• EXERCISE INPUT:
= Beginning of Section =
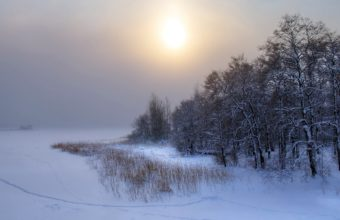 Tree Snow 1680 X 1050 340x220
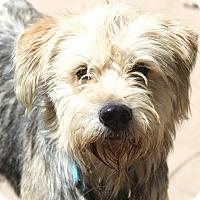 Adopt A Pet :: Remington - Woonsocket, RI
= End of Section =
= Beginning of Section =
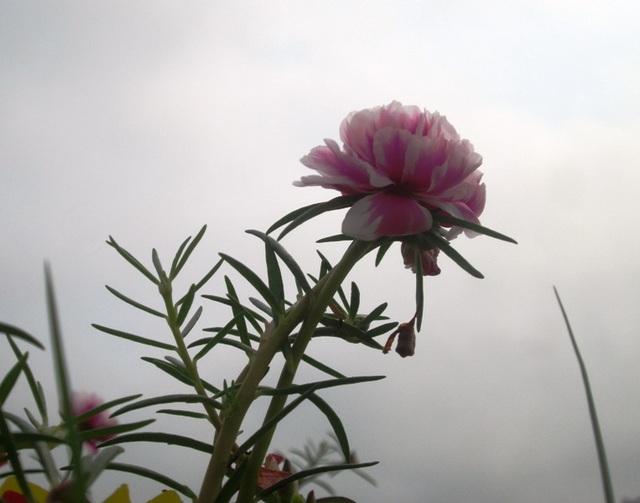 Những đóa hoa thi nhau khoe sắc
= End of Section =
• PROBLEM TO WORK ON:
The expected output is the lines above from the one containing "Tree Snow 1680 X 1050 340x220" to the one containing "Adopt A Pet :: Remington - Woonsocket, RI", both ends included, reproduced exactly with every picture left out.

• RESPONSE TO THIS TASK:
 Tree Snow 1680 X 1050 340x220
 Adopt A Pet :: Remington - Woonsocket, RI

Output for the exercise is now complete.